EXTRAIT:

L’histoire des graffiti

Triste à dire, mais les graffiti ont une longue histoire au Kôtoku-in. Témoin le récit par le capitaine anglais John Saris, qui commandait le premier navire britannique à atteindre le Japon. Le bateau de Saris, le Clove, accoste à Hirado en juin 1613 et Saris voyage ensuite à Edo où il rencontre le shôgun retiré, Tokugawa Ieyasu et le shôgun régnant, Tokugawa Hidetada. C’est l’Anglais William Adams, rendu célèbre par le livre et le feuilleton télévisé Shogun, qui escorte Saris. Adams est arrivé 13 ans plus tôt, mais il a voyagé comme navigateur sur un bateau hollandais.

Le pays entre Surnunga et Deoo est bien peuplé. Nous avons vu de nombreux Fotoquise (pour hotoke, bouddha) et des temples sur notre passage et, parmi d’autres, une statue particulièrement remarquable, appelée Dabis (Daibutsu), en bronze, creuse à l’intérieur mais d’une épaisseur tout à fait conséquente. Il avait, à en juger, vingt-et-un ou vingt-deux pieds de hauteur à partir du sol, dans la position d’un homme agenouillé à terre, ses fesses reposant sur ses talons, avec des bras d’une merveilleuse largeur et tout le corps bien proportionné. Il porte une tunique. Cette statue est vénérée par les voyageurs qui passent ici. Certains de nos gens sont allés dans son corps et ont poussé de grands cris, ce qui a fait un bruit épouvantable. Nous avons trouvé de nombreux caractères et marques laissés ici par les passagers, et certains de mes suivants les ont imité, ont laissé les leurs, de la même manière.

CONSIGNES:
(a) D'après l'extrait sur l'histoire des graffiti, quand le Clove accoste-t-il à Hirado ?
(b) Transcrivez fidèlement le passage de l'extrait sur l'histoire des graffiti qui va de « L’histoire des graffiti » jusqu'à « un bateau hollandais. ».
Les données ne sont pas nécessaires pour cet exercice.

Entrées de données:

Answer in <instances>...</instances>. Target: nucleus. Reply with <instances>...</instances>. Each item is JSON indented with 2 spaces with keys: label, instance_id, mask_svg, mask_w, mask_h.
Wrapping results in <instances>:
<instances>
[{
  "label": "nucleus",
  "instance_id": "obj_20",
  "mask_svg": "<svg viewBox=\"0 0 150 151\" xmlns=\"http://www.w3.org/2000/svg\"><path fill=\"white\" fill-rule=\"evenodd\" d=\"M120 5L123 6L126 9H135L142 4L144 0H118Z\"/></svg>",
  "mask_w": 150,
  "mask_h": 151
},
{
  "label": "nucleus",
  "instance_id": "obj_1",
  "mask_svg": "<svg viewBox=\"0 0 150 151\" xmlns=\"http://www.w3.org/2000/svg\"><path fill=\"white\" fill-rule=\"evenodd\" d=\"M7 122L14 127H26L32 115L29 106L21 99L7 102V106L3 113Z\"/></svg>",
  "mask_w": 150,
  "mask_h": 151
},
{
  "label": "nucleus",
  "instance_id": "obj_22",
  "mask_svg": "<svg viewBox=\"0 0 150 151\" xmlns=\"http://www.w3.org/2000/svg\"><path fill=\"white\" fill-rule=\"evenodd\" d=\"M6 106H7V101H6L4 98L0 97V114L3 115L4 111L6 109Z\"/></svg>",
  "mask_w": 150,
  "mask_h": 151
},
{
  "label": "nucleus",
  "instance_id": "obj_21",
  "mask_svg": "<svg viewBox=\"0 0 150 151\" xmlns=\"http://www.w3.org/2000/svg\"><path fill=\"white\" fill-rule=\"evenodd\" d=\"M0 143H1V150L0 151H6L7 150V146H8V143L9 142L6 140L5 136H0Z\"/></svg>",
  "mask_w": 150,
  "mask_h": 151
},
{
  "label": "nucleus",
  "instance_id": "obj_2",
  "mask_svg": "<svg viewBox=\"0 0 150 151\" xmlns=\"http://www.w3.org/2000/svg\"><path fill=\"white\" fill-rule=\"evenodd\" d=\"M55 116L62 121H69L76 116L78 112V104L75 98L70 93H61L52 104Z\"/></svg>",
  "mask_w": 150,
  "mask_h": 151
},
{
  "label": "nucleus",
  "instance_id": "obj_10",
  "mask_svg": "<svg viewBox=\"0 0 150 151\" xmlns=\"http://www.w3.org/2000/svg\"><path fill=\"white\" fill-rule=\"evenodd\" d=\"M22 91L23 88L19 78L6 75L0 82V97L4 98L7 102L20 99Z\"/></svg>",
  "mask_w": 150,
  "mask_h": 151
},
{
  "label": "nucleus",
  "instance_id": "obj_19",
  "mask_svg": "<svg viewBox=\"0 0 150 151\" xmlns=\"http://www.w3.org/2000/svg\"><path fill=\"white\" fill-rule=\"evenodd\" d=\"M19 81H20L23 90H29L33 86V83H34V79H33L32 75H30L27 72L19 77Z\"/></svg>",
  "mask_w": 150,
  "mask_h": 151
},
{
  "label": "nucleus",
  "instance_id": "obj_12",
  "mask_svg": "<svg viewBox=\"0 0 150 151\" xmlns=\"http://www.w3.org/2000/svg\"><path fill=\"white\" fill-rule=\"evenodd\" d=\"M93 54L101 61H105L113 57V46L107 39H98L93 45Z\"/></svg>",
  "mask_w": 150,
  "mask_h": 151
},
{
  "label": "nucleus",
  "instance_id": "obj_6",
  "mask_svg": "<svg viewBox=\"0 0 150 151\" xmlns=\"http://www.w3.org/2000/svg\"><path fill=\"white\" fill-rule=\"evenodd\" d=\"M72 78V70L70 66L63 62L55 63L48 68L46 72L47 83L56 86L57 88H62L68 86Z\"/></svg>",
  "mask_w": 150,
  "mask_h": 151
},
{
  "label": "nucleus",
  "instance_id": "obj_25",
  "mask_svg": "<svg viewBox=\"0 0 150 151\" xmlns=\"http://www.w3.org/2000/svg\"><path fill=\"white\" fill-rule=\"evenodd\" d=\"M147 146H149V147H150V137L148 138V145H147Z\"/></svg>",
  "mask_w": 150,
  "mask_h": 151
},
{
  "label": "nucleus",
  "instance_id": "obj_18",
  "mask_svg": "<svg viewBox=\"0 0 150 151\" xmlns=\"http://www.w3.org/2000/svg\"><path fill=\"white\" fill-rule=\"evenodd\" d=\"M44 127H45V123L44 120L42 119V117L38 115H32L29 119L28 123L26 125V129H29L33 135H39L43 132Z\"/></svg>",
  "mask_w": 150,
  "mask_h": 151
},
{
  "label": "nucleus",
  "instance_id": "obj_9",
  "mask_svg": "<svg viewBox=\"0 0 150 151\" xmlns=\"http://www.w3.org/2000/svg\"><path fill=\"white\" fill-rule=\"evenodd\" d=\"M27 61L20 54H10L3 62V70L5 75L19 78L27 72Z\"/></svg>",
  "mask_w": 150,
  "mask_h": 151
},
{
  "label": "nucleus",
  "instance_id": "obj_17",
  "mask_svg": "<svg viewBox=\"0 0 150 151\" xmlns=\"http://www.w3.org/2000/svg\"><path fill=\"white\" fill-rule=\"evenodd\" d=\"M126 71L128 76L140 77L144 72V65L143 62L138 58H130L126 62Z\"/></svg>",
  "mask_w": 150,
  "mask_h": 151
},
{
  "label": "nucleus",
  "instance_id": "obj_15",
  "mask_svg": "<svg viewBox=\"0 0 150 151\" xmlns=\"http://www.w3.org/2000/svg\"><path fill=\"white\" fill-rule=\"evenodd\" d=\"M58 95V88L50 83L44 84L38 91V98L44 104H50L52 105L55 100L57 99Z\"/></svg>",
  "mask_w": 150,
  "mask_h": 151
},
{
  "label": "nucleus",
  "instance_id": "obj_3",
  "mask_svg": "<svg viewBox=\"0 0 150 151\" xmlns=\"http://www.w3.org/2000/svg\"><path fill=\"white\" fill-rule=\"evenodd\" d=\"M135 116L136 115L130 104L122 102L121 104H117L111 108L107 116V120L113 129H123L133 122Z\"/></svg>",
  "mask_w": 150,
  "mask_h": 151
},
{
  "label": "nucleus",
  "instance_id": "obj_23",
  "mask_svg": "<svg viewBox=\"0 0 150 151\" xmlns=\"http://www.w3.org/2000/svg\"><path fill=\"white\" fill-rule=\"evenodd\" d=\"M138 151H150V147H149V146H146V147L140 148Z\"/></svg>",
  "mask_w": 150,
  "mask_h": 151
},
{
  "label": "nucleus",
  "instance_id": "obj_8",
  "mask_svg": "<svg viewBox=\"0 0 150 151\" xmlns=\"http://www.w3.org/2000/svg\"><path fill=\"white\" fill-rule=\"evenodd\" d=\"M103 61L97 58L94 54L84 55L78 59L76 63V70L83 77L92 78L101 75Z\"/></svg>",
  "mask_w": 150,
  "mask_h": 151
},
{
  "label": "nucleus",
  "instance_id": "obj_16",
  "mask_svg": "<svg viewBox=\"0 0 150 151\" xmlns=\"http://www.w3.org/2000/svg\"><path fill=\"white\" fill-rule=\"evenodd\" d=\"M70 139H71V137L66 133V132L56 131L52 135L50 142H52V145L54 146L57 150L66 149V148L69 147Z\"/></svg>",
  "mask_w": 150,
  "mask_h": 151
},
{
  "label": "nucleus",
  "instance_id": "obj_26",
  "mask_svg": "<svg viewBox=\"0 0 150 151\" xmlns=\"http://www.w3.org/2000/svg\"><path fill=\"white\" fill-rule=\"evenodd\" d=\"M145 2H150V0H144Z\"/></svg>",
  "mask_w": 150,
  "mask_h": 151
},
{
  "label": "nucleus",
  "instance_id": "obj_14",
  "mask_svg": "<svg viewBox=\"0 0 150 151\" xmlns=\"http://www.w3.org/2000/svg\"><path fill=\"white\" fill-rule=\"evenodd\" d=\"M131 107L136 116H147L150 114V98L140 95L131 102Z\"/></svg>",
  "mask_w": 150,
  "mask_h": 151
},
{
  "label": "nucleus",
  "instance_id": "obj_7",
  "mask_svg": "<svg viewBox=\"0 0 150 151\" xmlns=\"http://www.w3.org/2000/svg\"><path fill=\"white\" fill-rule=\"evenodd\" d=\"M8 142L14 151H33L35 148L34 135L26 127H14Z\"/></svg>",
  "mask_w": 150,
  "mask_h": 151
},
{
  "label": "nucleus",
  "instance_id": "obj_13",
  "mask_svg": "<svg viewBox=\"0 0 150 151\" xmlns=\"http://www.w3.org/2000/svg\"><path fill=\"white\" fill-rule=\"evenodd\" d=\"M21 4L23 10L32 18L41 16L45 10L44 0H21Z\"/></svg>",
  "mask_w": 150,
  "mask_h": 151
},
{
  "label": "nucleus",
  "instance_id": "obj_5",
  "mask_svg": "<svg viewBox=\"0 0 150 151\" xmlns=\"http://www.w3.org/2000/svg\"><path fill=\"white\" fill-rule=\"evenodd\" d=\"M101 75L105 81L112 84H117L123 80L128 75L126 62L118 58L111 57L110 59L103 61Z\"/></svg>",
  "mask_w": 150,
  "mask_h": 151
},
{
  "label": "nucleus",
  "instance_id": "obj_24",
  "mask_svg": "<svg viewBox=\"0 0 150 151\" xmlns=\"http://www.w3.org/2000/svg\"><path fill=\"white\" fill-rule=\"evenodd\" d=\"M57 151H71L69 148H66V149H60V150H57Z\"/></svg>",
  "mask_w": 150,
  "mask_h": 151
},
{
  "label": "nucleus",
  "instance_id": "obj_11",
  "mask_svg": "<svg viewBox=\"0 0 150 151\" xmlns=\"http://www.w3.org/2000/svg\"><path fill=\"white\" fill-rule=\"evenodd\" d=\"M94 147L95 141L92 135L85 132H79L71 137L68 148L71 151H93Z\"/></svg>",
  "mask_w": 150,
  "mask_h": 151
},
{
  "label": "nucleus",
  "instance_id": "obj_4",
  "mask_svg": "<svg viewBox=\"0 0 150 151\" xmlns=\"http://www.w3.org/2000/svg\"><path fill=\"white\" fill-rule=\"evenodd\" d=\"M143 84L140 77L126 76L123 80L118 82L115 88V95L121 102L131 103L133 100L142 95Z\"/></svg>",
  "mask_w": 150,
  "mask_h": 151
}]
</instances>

RÉPONSES:
(a) Le Clove accoste à Hirado en juin 1613.

(b)
L’histoire des graffiti

Triste à dire, mais les graffiti ont une longue histoire au Kôtoku-in. Témoin le récit par le capitaine anglais John Saris, qui commandait le premier navire britannique à atteindre le Japon. Le bateau de Saris, le Clove, accoste à Hirado en juin 1613 et Saris voyage ensuite à Edo où il rencontre le shôgun retiré, Tokugawa Ieyasu et le shôgun régnant, Tokugawa Hidetada. C’est l’Anglais William Adams, rendu célèbre par le livre et le feuilleton télévisé Shogun, qui escorte Saris. Adams est arrivé 13 ans plus tôt, mais il a voyagé comme navigateur sur un bateau hollandais.